We see this disgustingly often when it comes to women in particular. Men suffer trauma as well, but women carry a disturbing load of trauma on an individual and societal basis.

This is evident in the number of women who are carrying gaping wounds from sexual harassment or emotional abuse, and when they talk about it the world says “Quit whining, it isn’t like you were raped or he hit you.” Those women who HAVE been raped, only to be told they were obviously doing something to lead to it, and that basically “Loads of women have been raped, you’re not special.”

Those are the really ugly and obvious examples, that we have far too many of.

And then there is an entire other load of wounds that women are living with, that aren’t so obvious. These are insidious, because they aren’t blatant, and they’re even harder to talk about without being labeled a “whiner” or a “drama queen.” But these issues have laid much of the foundation for the more abhorrent crimes against women being normalized and perpetuated.

▸ Record set:
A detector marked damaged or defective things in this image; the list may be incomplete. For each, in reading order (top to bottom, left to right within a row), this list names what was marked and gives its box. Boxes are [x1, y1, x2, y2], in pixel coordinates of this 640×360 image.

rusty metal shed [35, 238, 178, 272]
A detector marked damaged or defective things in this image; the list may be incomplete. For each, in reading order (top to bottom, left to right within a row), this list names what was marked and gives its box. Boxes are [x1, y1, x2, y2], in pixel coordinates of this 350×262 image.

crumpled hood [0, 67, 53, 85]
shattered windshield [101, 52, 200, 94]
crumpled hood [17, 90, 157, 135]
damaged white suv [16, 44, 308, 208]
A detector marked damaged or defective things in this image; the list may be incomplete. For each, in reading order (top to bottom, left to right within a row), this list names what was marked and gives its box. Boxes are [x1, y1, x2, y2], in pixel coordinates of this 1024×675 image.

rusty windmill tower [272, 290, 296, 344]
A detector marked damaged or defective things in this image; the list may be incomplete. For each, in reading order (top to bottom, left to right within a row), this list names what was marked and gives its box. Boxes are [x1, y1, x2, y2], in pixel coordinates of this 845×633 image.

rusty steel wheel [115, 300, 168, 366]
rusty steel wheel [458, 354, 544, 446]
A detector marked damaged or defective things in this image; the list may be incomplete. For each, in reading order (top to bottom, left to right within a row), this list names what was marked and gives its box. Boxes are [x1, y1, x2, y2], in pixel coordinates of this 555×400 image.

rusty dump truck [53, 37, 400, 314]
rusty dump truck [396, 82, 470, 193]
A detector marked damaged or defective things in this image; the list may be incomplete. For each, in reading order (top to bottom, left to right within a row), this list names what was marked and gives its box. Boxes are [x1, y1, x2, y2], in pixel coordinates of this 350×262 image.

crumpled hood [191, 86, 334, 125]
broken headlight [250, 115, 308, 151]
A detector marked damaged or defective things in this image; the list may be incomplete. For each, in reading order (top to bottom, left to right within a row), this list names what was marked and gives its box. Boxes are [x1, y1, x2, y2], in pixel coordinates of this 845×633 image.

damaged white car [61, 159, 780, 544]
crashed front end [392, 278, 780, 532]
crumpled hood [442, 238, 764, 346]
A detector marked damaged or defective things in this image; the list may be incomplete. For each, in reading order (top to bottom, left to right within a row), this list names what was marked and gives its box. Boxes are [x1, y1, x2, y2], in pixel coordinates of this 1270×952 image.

▸ How to complete this task: Carry on the passage about the trauma women carry from the point where it stops. The rows play no part here.

▸ Written response:
These are things like women being clearly told over the generations in Western Society that their voices are worth less. That their feelings are invalid because we are “hormonal” and “fickle” creatures who can’t make up our minds. We’re bad at math too, dontcha know?

It’s women having trouble leaving a shitty job because they’re not sure if they’ll be listened to any more at another company, or being unsure they’ll be able to demand the same amount of money they’re getting now. It’s women having trouble leaving a shitty SO because they aren’t sure if they’ll have support without him.

It’s the loss of the “tribe,” “village,” “coven” of women that we’re supposed to have to be able to lean on in times of need, because women have been turned against each other. We are no longer sisters, but competition. Competition for the jobs, the sex, the money, the attention.

And when we’re told those things are what are important, women are further stripped of what makes them fundamentally women, because we’re brainwashed into thinking that what is important to men needs to be important to us, or we’re simply going to lose.

But yet at the same time, we’re also told to strive for this arbitrary ideal. We need to be the perfect weight, perfect shape, perfect temperament, and we need to always be wearing just the right amount of makeup. Of course this is all in the eyes of the beholder and we’re somehow supposed to please ALL the beholders.

If we fail in this impossible mission, we are harasses, belittled, mocked, and wounded. And since it IS impossible, this WILL happen.

And then what?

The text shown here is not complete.